Rows of spatial question data:
┄┄┄┄┄┄┄┄┄┄┄┄┄┄┄┄┄┄┄┄
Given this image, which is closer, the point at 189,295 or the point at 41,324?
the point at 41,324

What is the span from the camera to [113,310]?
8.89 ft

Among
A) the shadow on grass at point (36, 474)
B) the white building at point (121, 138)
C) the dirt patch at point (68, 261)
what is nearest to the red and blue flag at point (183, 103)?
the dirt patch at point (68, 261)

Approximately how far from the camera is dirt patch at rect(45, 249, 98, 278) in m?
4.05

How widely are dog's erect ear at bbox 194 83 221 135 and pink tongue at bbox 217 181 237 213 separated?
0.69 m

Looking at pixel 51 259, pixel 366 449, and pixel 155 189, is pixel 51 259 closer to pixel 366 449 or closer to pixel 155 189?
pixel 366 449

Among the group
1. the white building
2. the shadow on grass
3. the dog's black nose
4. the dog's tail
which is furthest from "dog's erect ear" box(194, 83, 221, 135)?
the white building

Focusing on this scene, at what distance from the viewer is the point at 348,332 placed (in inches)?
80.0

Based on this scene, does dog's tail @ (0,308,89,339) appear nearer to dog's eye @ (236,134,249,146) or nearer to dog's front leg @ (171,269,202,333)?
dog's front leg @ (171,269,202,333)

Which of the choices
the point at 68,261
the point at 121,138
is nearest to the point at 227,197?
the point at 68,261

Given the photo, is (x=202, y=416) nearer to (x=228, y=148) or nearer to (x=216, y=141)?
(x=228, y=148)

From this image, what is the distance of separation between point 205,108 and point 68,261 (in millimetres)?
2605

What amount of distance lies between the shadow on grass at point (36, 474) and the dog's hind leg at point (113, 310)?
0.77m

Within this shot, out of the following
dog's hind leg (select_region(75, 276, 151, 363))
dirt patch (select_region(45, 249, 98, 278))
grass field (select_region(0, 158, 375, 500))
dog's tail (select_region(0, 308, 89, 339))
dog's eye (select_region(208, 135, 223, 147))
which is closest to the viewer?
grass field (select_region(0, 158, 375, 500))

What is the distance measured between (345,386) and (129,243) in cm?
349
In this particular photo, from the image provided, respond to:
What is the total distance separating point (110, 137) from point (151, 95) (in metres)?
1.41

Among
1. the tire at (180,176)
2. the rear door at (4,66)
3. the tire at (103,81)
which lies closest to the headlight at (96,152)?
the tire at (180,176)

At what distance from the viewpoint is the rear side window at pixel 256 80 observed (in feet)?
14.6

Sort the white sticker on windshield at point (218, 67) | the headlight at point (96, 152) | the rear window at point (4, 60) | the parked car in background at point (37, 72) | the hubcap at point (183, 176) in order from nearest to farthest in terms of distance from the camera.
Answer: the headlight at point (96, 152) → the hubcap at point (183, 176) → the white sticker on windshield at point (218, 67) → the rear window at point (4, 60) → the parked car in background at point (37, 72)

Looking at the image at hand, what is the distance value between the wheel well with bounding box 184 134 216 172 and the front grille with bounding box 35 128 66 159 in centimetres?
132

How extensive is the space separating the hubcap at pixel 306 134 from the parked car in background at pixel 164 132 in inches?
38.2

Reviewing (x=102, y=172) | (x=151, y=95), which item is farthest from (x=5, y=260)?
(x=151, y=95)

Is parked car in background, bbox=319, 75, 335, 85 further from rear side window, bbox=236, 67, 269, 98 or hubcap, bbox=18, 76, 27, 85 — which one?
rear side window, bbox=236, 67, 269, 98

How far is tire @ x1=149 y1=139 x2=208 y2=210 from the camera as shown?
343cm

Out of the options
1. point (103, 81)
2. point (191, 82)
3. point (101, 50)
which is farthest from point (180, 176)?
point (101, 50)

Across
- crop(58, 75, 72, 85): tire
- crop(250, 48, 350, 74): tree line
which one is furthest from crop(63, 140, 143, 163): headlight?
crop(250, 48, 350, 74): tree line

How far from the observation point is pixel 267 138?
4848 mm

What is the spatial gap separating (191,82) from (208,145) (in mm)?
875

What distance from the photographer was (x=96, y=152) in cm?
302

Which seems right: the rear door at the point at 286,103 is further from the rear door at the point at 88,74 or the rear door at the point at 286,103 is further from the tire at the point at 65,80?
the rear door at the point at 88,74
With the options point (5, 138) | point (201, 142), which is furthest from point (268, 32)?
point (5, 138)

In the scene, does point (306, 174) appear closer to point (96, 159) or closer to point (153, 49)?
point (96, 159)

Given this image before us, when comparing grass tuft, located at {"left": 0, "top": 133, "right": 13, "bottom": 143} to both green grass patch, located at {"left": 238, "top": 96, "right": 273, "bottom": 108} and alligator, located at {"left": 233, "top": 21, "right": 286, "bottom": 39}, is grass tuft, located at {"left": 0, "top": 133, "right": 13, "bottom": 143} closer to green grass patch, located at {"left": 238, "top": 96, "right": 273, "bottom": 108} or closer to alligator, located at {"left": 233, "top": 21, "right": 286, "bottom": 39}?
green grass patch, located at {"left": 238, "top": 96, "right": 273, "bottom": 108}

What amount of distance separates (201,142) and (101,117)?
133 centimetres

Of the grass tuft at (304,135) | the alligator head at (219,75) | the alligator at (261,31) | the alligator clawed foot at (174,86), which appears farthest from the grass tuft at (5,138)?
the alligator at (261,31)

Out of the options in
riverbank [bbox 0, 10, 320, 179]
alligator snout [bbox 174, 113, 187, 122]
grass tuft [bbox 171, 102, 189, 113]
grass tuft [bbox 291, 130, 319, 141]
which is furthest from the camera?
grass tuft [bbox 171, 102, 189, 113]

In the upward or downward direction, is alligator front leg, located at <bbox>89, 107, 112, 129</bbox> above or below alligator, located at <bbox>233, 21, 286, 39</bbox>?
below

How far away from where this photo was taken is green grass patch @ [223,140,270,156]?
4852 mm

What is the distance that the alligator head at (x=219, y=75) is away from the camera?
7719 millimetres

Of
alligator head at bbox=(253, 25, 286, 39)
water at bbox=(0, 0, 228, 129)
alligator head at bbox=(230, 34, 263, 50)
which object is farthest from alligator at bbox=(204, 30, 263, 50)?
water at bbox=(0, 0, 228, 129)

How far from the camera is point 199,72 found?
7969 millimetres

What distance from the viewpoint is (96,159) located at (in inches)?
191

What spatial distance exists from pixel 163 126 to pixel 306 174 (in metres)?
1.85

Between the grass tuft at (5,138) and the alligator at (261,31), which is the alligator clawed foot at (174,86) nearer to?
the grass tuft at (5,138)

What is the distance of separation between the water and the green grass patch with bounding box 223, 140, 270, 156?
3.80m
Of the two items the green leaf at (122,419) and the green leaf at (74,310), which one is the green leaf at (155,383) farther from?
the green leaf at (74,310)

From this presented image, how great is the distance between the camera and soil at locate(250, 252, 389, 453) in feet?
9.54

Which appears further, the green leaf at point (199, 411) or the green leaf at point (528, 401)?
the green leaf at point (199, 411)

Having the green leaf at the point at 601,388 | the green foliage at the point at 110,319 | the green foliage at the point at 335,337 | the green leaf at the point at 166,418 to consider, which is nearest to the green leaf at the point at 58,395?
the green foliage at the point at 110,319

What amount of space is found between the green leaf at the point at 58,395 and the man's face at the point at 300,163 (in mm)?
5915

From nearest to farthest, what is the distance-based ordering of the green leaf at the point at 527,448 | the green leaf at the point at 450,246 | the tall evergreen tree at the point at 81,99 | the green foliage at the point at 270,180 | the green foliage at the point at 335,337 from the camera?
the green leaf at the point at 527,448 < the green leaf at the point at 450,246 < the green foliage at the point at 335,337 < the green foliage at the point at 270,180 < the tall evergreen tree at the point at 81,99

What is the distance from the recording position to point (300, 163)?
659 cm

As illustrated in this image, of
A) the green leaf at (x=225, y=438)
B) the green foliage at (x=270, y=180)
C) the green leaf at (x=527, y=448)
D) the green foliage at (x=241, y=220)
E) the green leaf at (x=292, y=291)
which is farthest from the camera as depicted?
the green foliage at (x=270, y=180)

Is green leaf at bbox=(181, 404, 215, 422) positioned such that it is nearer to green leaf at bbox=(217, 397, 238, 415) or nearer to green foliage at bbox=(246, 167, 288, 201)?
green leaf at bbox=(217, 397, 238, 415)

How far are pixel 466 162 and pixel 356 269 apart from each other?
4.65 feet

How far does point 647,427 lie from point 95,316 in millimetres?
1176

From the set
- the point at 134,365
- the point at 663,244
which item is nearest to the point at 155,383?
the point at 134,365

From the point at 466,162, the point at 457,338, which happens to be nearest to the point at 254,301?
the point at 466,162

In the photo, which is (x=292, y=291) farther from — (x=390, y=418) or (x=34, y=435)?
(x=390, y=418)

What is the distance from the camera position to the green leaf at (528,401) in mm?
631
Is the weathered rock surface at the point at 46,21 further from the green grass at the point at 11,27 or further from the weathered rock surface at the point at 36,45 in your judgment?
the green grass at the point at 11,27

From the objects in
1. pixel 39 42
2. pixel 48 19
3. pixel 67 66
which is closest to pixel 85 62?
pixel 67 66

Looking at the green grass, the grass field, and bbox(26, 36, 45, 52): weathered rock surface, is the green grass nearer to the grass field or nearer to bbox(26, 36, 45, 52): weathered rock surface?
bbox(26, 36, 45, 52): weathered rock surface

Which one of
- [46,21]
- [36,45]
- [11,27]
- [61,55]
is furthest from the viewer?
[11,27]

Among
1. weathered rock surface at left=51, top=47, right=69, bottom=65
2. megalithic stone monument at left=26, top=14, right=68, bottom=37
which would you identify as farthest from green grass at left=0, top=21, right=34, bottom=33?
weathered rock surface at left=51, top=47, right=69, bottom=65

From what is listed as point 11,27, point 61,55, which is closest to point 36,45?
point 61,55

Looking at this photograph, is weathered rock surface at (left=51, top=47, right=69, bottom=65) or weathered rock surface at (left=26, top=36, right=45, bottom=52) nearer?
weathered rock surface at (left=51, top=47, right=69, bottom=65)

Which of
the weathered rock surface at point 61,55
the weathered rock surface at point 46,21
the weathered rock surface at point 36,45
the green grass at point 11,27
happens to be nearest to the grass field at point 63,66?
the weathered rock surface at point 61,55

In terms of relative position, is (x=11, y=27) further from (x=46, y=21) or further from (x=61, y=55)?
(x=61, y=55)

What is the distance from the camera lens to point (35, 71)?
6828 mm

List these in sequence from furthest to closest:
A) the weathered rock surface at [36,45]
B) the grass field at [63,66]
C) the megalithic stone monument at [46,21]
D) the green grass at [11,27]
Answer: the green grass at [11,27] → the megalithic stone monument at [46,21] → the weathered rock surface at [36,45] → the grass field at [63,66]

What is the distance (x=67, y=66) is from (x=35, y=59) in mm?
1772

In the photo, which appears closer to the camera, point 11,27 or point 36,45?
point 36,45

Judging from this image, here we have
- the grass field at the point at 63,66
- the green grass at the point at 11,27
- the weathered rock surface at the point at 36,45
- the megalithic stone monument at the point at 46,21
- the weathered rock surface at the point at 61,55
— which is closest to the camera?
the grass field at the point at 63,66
┄┄┄┄┄┄┄┄┄┄┄┄┄┄┄┄┄┄┄┄
— Exercise description —
Can you rewrite the items as a numbered list with blank lines left out, starting at the line that contains "At what distance from the viewpoint" and stopping after the line that contains "Answer: the headlight"?

— Problem solution —
1. At what distance from the viewpoint is the rear side window at pixel 256 80 observed (in feet)?
2. 14.6
3. Sort the white sticker on windshield at point (218, 67) | the headlight at point (96, 152) | the rear window at point (4, 60) | the parked car in background at point (37, 72) | the hubcap at point (183, 176) in order from nearest to farthest in terms of distance from the camera.
4. Answer: the headlight at point (96, 152) → the hubcap at point (183, 176) → the white sticker on windshield at point (218, 67) → the rear window at point (4, 60) → the parked car in background at point (37, 72)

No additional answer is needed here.